Their embrace of this new bike could be seen as a marketing gimmick to increase buzz around the team but can also be seen as an attempt to stay ahead of the curve, gaining an advantage on the opposition.

Cyclist spoke to Aqua Blue Sport rider Larry Warbasse, American Road Race National Champion about the worries of 1x in pro racing and its future with the cycling elite.

First impressions

Gerard Vroomen, co-founder of Cervelo and creator of the Strada, made it clear that he wanted no compromise between performance and comfort with this bike. That's why 28mm tyres are fitted as standard on this aero-specific bike.

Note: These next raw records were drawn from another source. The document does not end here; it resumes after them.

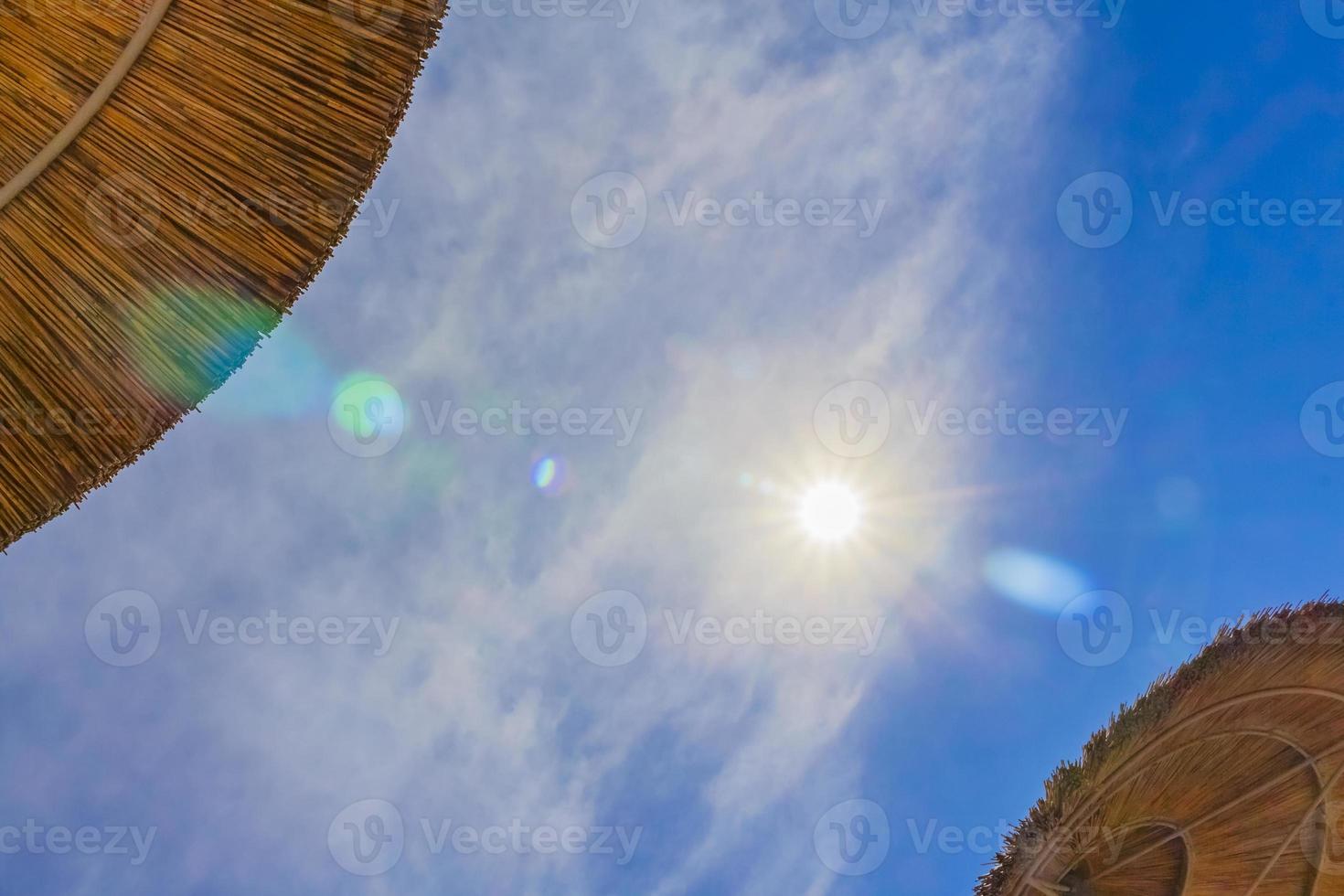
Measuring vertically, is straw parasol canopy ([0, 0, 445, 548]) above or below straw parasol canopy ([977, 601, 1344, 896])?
below

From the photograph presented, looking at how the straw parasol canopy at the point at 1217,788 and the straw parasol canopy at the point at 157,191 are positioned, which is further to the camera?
the straw parasol canopy at the point at 1217,788

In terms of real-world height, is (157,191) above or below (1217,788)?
below

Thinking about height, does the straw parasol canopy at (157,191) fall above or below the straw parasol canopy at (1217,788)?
below

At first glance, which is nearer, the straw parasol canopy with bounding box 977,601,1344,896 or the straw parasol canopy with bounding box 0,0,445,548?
the straw parasol canopy with bounding box 0,0,445,548

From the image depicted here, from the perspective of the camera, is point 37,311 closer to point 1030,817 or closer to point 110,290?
point 110,290

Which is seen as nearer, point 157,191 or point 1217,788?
point 157,191
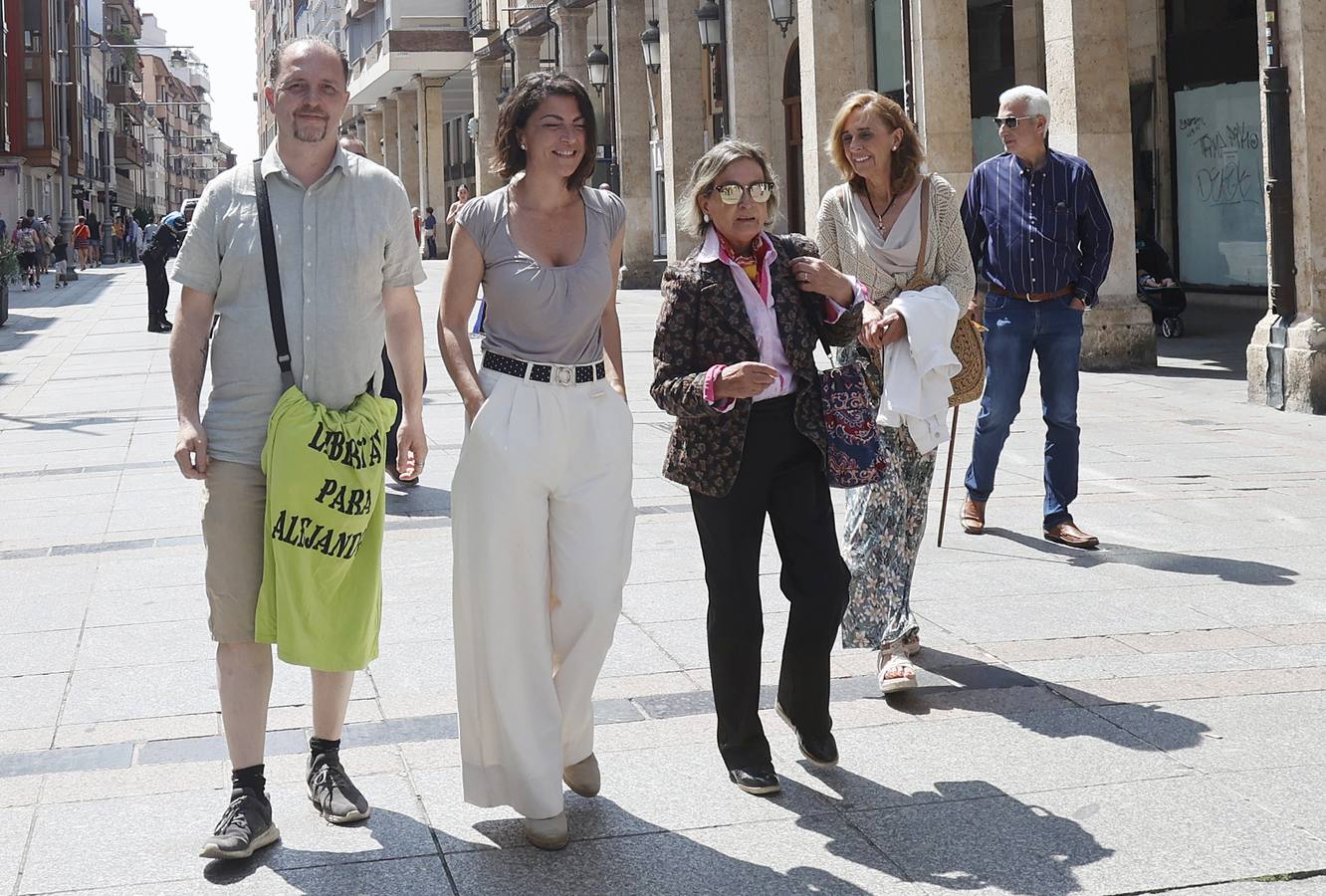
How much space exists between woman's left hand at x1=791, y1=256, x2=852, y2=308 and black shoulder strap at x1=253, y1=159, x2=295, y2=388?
136cm

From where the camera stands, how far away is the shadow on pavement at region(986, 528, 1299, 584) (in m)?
7.17

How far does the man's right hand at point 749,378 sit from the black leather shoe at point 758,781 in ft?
3.27

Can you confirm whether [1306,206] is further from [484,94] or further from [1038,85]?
[484,94]

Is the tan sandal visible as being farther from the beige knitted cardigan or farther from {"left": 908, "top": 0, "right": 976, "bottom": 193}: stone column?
{"left": 908, "top": 0, "right": 976, "bottom": 193}: stone column

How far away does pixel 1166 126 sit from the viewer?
2289cm

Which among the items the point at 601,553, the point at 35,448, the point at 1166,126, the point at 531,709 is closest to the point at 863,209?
the point at 601,553

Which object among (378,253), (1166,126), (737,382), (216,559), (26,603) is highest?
(1166,126)

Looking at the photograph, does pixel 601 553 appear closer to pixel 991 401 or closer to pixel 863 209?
pixel 863 209


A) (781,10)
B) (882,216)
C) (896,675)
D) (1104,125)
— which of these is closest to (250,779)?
(896,675)

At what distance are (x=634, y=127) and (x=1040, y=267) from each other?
25.2 meters

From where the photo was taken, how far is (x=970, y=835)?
4191 mm

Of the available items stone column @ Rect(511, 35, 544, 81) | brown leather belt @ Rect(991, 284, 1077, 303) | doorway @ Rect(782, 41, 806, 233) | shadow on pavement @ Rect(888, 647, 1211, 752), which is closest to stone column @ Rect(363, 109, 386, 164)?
stone column @ Rect(511, 35, 544, 81)

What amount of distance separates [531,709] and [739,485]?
850 millimetres

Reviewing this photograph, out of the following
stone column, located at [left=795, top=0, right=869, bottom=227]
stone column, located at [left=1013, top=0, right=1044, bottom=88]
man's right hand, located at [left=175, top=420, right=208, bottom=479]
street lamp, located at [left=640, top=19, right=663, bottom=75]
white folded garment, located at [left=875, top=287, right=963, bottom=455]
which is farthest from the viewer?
street lamp, located at [left=640, top=19, right=663, bottom=75]
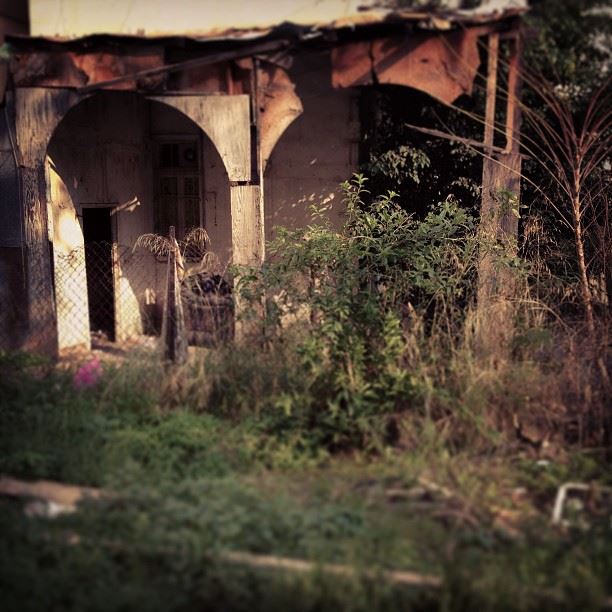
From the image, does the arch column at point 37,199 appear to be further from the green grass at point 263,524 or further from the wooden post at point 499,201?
the wooden post at point 499,201

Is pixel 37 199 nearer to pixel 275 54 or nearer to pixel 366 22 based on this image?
pixel 275 54

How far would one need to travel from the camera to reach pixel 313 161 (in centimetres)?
981

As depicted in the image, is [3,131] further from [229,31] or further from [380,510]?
[380,510]

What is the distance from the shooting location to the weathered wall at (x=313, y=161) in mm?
9625

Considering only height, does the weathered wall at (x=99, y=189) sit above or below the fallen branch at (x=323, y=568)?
above

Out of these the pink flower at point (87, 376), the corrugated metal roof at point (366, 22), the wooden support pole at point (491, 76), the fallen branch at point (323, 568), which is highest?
the corrugated metal roof at point (366, 22)

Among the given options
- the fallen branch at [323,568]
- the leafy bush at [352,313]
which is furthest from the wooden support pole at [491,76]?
the fallen branch at [323,568]

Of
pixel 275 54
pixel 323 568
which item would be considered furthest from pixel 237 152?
pixel 323 568

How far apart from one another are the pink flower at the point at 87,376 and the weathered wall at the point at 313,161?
4.13m

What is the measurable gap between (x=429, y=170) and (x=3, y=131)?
516 centimetres

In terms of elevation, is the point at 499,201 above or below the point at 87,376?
above

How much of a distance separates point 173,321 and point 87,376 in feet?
3.64

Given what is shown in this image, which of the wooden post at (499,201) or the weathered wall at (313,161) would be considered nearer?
the wooden post at (499,201)

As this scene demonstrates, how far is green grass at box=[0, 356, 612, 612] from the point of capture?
3703 millimetres
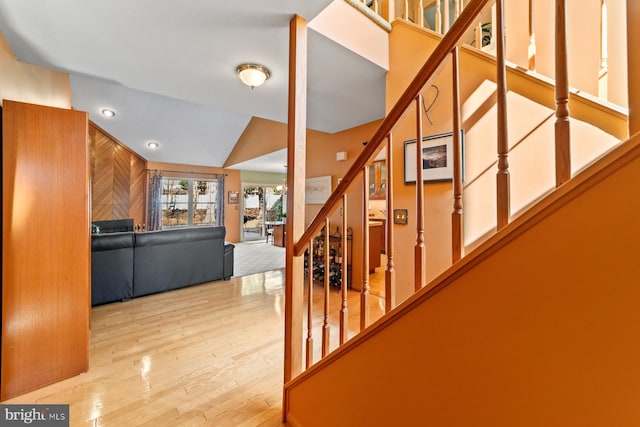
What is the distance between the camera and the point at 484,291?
2.24 ft

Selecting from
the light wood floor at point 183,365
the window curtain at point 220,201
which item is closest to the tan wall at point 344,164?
the light wood floor at point 183,365

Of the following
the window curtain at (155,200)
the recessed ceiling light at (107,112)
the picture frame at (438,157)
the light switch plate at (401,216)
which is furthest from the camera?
the window curtain at (155,200)

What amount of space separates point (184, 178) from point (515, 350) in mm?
8020

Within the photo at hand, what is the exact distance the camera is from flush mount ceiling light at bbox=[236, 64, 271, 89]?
217 centimetres

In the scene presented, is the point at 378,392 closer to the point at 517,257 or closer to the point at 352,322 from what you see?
the point at 517,257

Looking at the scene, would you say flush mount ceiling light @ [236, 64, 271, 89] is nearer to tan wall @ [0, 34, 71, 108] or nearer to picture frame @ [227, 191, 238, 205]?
tan wall @ [0, 34, 71, 108]

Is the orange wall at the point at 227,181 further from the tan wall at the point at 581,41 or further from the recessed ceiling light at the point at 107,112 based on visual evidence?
the tan wall at the point at 581,41

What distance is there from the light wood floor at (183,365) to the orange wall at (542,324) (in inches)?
48.2

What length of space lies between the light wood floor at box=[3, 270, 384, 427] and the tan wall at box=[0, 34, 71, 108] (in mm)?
2037

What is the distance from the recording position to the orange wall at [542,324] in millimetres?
504

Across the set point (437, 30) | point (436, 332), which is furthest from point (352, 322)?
point (437, 30)

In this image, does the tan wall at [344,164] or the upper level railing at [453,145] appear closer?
the upper level railing at [453,145]

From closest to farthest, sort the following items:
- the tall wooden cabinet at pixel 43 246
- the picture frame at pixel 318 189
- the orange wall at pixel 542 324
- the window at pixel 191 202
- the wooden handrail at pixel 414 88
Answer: the orange wall at pixel 542 324 < the wooden handrail at pixel 414 88 < the tall wooden cabinet at pixel 43 246 < the picture frame at pixel 318 189 < the window at pixel 191 202

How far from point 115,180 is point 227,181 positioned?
8.90 ft
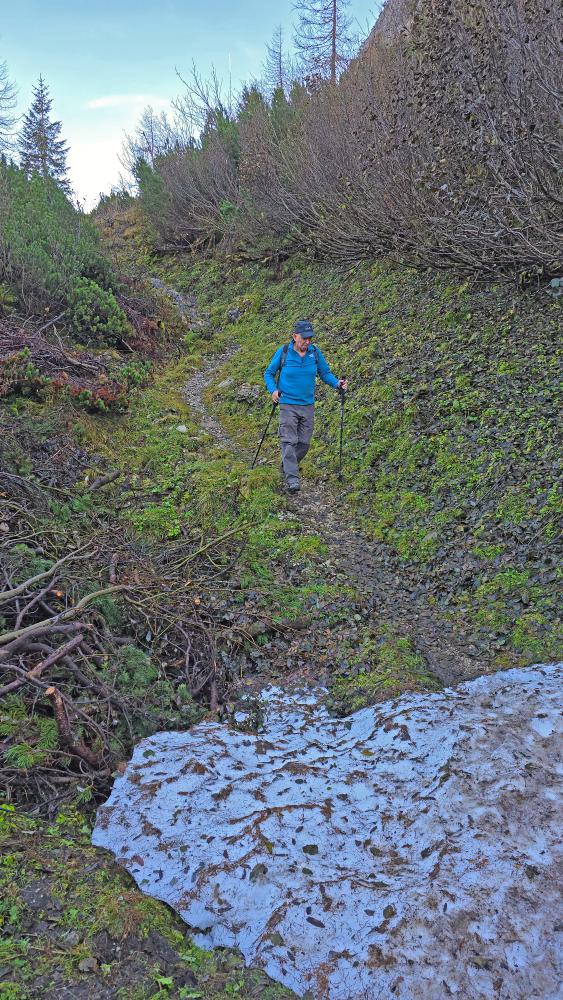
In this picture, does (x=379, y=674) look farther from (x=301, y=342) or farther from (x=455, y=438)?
(x=301, y=342)

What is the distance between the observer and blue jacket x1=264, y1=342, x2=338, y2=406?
725 centimetres

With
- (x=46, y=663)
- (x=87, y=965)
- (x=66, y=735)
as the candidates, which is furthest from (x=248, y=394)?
(x=87, y=965)

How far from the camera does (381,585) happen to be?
592 centimetres

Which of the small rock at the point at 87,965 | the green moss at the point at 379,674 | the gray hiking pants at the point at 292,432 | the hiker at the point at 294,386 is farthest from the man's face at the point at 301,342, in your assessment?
the small rock at the point at 87,965

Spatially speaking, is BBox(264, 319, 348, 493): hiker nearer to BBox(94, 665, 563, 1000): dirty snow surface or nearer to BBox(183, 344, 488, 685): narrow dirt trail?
BBox(183, 344, 488, 685): narrow dirt trail

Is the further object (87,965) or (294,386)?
(294,386)

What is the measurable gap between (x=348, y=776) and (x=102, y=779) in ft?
4.72

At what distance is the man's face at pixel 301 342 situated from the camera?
7.01 metres

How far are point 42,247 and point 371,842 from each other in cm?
1182

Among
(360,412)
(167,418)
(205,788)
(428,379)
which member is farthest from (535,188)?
(205,788)

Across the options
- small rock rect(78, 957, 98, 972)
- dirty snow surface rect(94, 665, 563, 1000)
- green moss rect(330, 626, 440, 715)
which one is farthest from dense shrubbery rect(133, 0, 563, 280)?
small rock rect(78, 957, 98, 972)

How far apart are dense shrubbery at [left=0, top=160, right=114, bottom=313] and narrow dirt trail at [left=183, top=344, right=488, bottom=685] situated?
17.3 feet

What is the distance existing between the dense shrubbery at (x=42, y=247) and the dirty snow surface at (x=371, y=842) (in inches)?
364

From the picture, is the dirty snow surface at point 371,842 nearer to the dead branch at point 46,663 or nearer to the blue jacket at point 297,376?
the dead branch at point 46,663
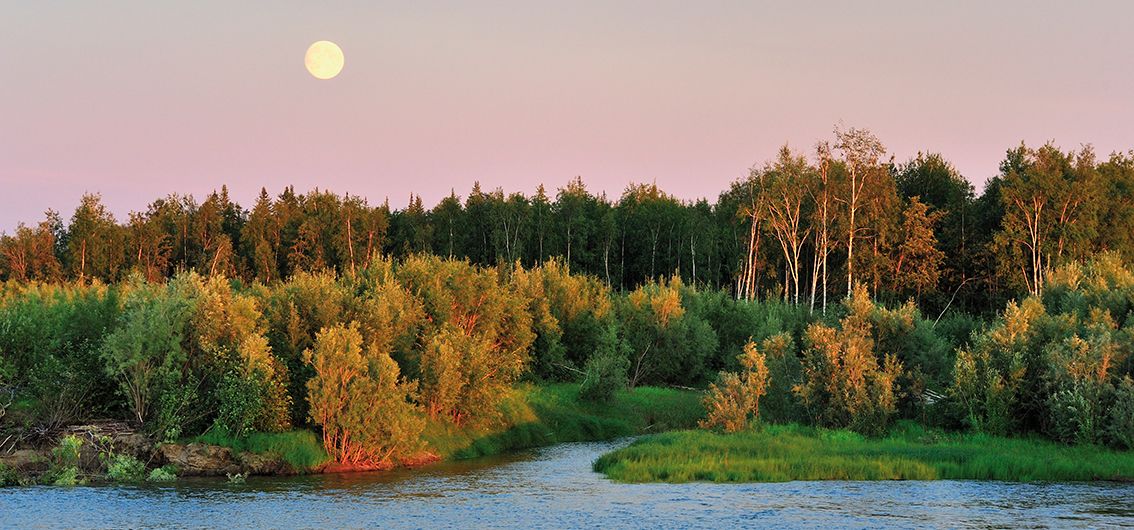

Aero and comfort are usually a compromise in the cycling world, but after six weeks on the bike, Warbasse spoke how the bike is notably fast without being an unbearable ride.

'When I first rode it, I realised how this is really comfortable which is unusual for an aero bike and it is really fast,' Warbasse admitted.

'When you can jump on a bike and notice how fast it is, that's an advantage,' adding, 'It's not like you can feel a bike being faster from just a few watts.'

Disc or die

Choosing the 3T Strada as their bike for 2018 was a big risk for Aqua Blue Sport. As a bike that only caters for discs, you are taking away a choice of callipers brakes that riders would presumably like. 

Discs are also still looked upon with scrutiny by the UCI, with their return to the 'banned' list seemingly only one unfortunate crash away.

Just ask ProContinental team Roompot who in 2016 became the first team to run solely on disc brakes until a crash at Paris-Roubaix saw their use banned. Soon followed a frantic panic from the team to find some rim brake bikes.

Disc brakes are still to be fully accepted by the pro peloton. Despite being available to the majority of the WorldTour, their use will remain in the minority.

Warbasse admitted that he was doubtful about discs but believes this year could be a major shift for the look of road bikes.

'Before, I was sceptical about disc brakes but after using them, I have definitely began to appreciate their greater stopping power,' he confessed.

'The problem with discs previously is that they weren't very aero,' he said, before adding, 'but I think we're getting there. This is specifically designed around discs. 3T took a big risk with this but we could be seeing a start of a shift in the market.'

A numbers game

'There was a lot of hesitation before camp, I will admit,' Warbasse told Cyclist. 'Personally I wasn't concerned about the steep climbs but more the 6% to 8% gradients. That had me worried.'

It would be naive to think that professional riders would accept a change such as taking away the ability to run a double chainset without reservations.

When Warbasse first got the bike, he was riding the standard 11-36 cassette, a gear that he believes is perfect for a flat road or steep incline but not your usual Alpine mountains. 

The team has since been given a 9-32 cassette, that they ride with a 44 tooth front chainring, which the American feels is the perfect gear ration.

'When first riding with the 11-36 cassette I found I was actually fine on the fast, flat roads or steep stuff but not the stuff in the middle.'

Warbasse then added, 'I then switched to the 9-32 cassette that was developed, with a 44 tooth front chainring and by making these smaller steps between gears, it convinced me that it works.'

3T has yet to release a time trial bike, which raises a question behind their sponsorship of Aqua Blue Sport. What happens when the team are racing a time trial? Do they just stick a disc wheel and a pair of ski bars on this road frame?

Will they be forced into using another brand's time trial bike?

The wonderful world of 1x may not be ready for the WorldTour just yet but Aqua Blue Sport and 3T's partnership to bring the Strada to pro races just months after its release tell you of their ambition.

If all goes well next season, and Aqua Blue Sport snatch some big victories, the rise of the 1x, disc specific road bike could be the newest trend for all bike manufacturers and professional teams alike.